At the movies then, catching a flick now

May 12, 2015 12:14 am | Updated 12:15 am IST

The movies are dead… long live the movies. The romance of going to the movie died a slow death when we all sat unremorsefully by its bedside peering into our tablets and smartphones. Whenever somebody asks me about the last movie I had watched, I throb in anguish and my heart breaks. For a movie fanatic like me, and I am sure for millions of others, the movie-going experience was dealt a fatal blow with the advent of the multiplex, the Internet and the smartphone. At least in India as it was in some of the other countries in the subcontinent, the single screen movie theatre was an exclusive world in itself.

As a gawky teenager growing up in Delhi in the late-1980s and early-1990s, one’s life veered from the 22-yard green to the 70-mm Cinemascope screen. In short, cricket and the movies drove life.
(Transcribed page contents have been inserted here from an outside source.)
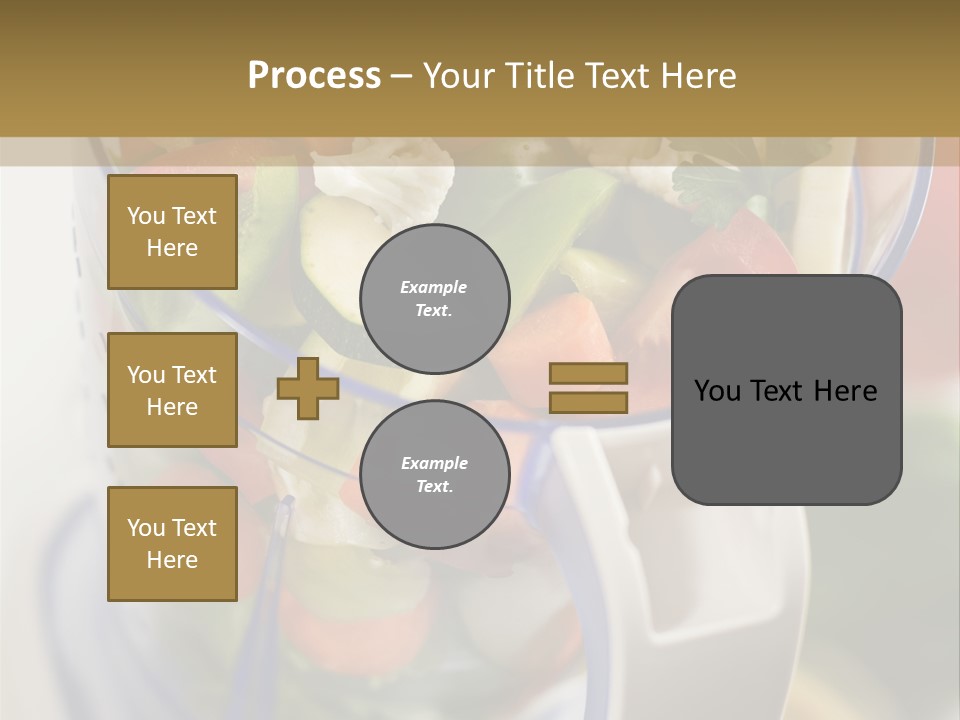 Process – Your Title Text Here

You Text Here

You Text Here

You Text Here

Example Text.

Example Text.

You Text Here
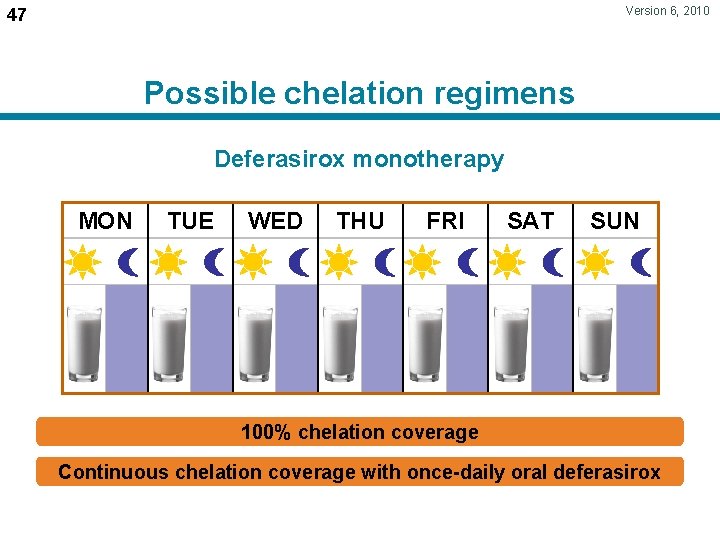 47

Version 6, 2010

Possible chelation regimens

Deferasirox monotherapy

| MON | TUE | WED | THU | FRI | SAT | SUN |
|---|---|---|---|---|---|---|

100% chelation coverage

Continuous chelation coverage with once-daily oral deferasirox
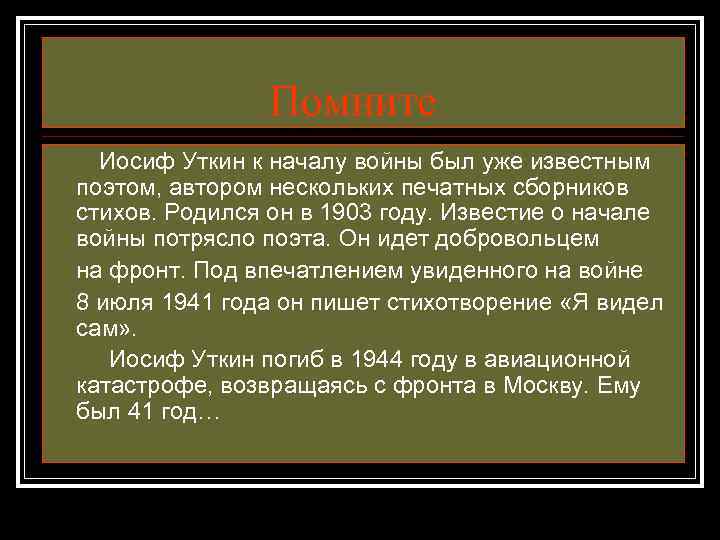 Помните

Иосиф Уткин к началу войны был уже известным поэтом, автором нескольких печатных сборников стихов. Родился он в 1903 году. Известие о начале войны потрясло поэта. Он идет добровольцем на фронт. Под впечатлением увиденного на войне 8 июля 1941 года он пишет стихотворение «Я видел сам».

Иосиф Уткин погиб в 1944 году в авиационной катастрофе, возвращаясь с фронта в Москву. Ему был 41 год…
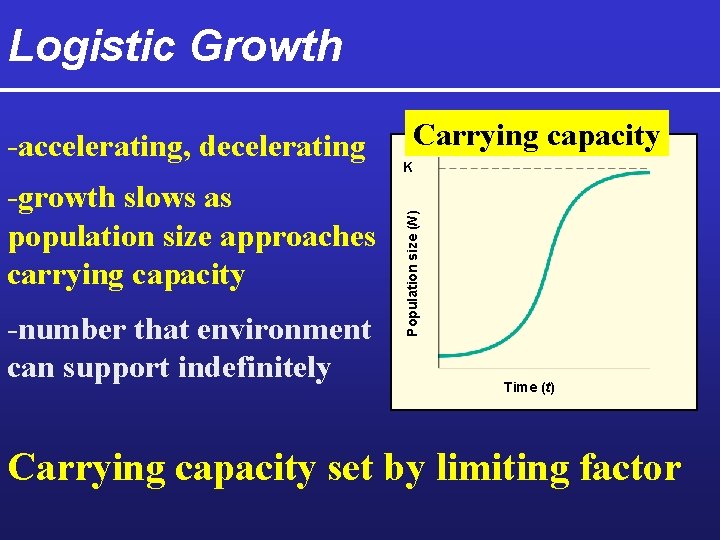 Logistic Growth

-accelerating, decelerating

-growth slows as population size approaches carrying capacity

-number that environment can support indefinitely

Carrying capacity

K

Population size (N)

Time (t)

Carrying capacity set by limiting factor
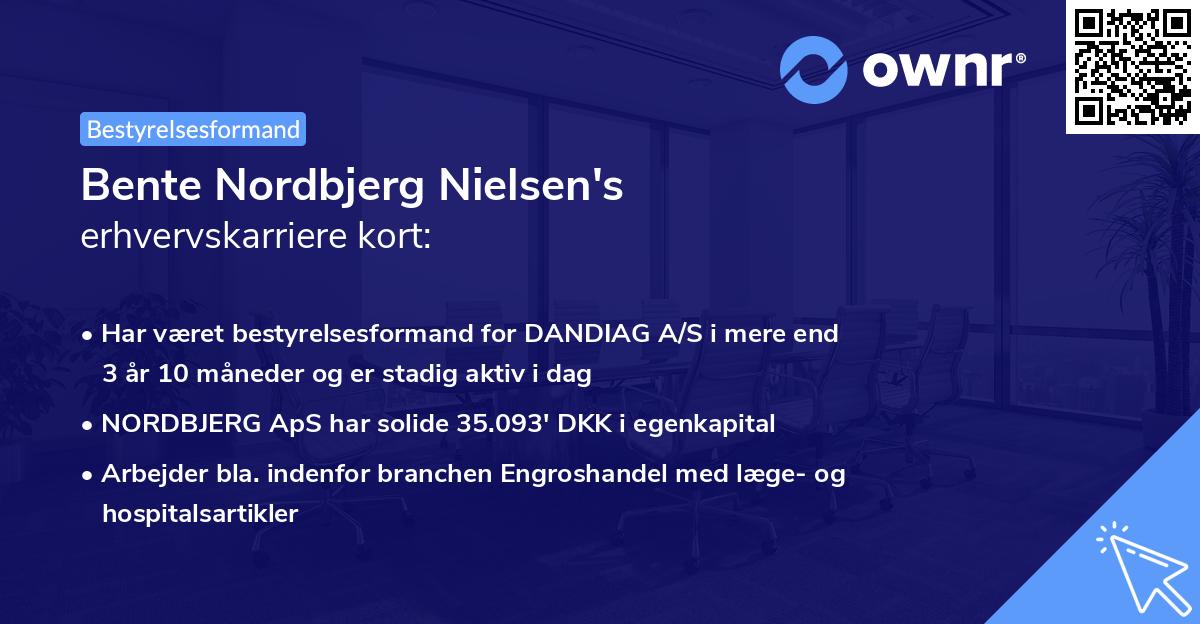 ownr®

Bestyrelsesformand

Bente Nordbjerg Nielsen's
erhvervskarriere kort:

• Har været bestyrelsesformand for DANDIAG A/S i mere end 3 år 10 måneder og er stadig aktiv i dag
• NORDBJERG ApS har solide 35.093' DKK i egenkapital
• Arbejder bla. indenfor branchen Engroshandel med læge- og hospitalsartikler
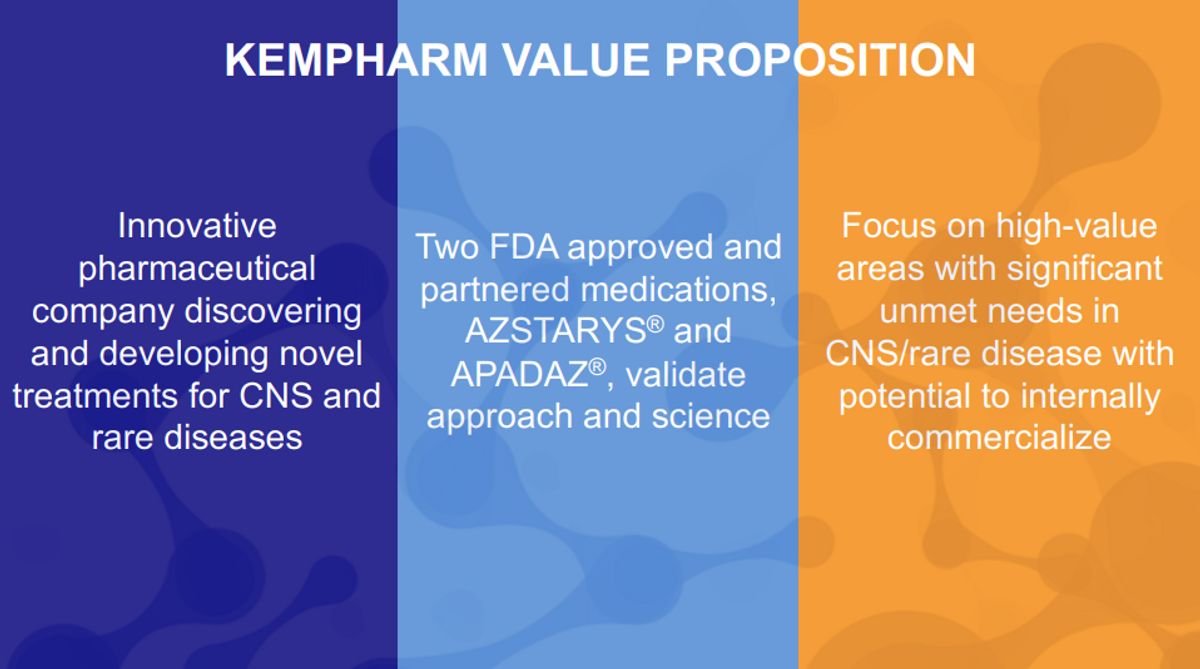 KEMPHARM VALUE PROPOSITION

Innovative pharmaceutical company discovering and developing novel treatments for CNS and rare diseases

Two FDA approved and partnered medications, AZSTARYS® and APADAZ®, validate approach and science

Focus on high-value areas with significant unmet needs in CNS/rare disease with potential to internally commercialize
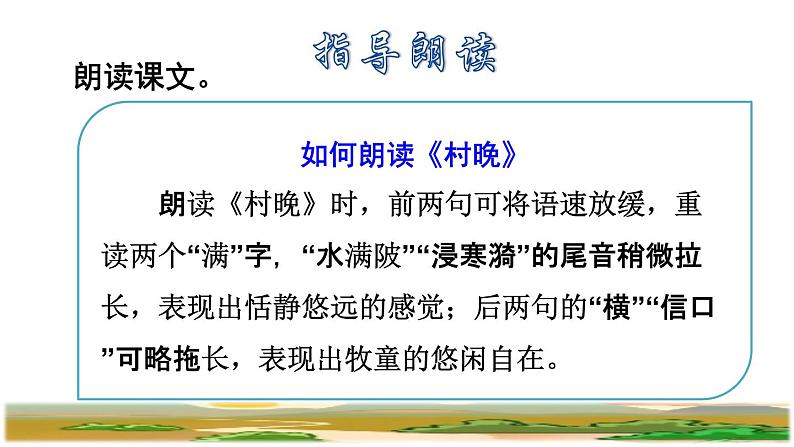 指导朗读

朗读课文。

如何朗读《村晚》

朗读《村晚》时，前两句可将语速放缓，重读两个“满”字，“水满陂”“浸寒漪”的尾音稍微拉长，表现出恬静悠远的感觉；后两句的“横”“信口”可略拖长，表现出牧童的悠闲自在。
From catching the early morning Radio Australia Test Match commentary to taking in the final title of The End with a heavy heart at the movie hall, those were the days of simple pleasures. A sublime Richie Benaud would lead us past a lazy morning as a fiery Bachchan took over towards late evening as we sat wide-eyed staring as his facial sinews contorted, delivering monologues that had us clapping and cheering in the rear and upper stalls. We lived and breathed those king-sized movie moments. More importantly, we invested so much emotionally in both these life-nourishing art forms.

Going for a movie was an event in itself, carefully planned and most often dexterously orchestrated. If it was an Amitabh Bachchan or Sunny Deol-starrer then we had to book tickets a week in advance. Any idea we had then of a movie came from the humungous hand-crafted multi-coloured hoarding of the impending release housed outside the cinema. One of them near the neighbourhood precinct meant multiple rounds of cycling taking in different scenes splashed across the hoarding and trying to fit it in with one’s own version of the story spinning in one’s head.

We would have a tale to tell of the advance booking experience itself, of how the guy at the ticket counter boasted of knowing what would happen to your hero in the end or the glee on the person’s face walking away brandishing his prized yellow, violet, pink or blue-coloured tickets to everyone else.

Waiting for those several days before the movie, staring at the tickets to see if the date that was stamped in blue had not worn off, needed a lot of patience. We had loads of it back then.

The feeling of accomplishment as one slinked into the hard seats (which were good for one’s back compared to the soft, cushioned ones of today) at the movie hall was awesome. The struggle leading up to that moment when the screen spluttered and crackled with the censor certificate was suddenly worth it, amid yells and hoots and sighs of disappointment or elation depending on the number of life-sustaining reels the movie would have.

At school the early bird who had the luck to catch the latest movie was a mini-institution in his or her own right. They were the stars of the week, till someone else managed to watch it. The story-telling would go on for days with enterprising bits added to intensify an otherwise lame story line, notably to maintain the story-teller’s fan following.

My interest in Hindi movies (not Bollywood, sorry) those days stemmed from the small pictographic advertisements that appeared randomly in weekend newspapers. The priority on a Sunday morning was to collect the loose change and zip across to the footpath newspaper vendor to get the massive weekend issue of a newspaper. My brother and I only needed the inspiration of the graphic adverts to spin off our own home-made productions albeit with our favourite movie stars. We even had albums made out of them that we pored over more often than our schoolbooks.

Today a movie is done to death months before it is released. Its story is no secret thanks to YouTube and endless discussions on news channels. It is born, celebrated, crucified and buried in the blink of an eye. Its obituary is written across the social media landscape in a span of 24 hours or less. A multiplex with so many distractions is also where you can catch a flick nowadays.

As Mani Ratnam said recently, it is both heart-breaking and horrifying to see movies being watched, or shall we say consumed, on tablets and smartphones. I empathise with him.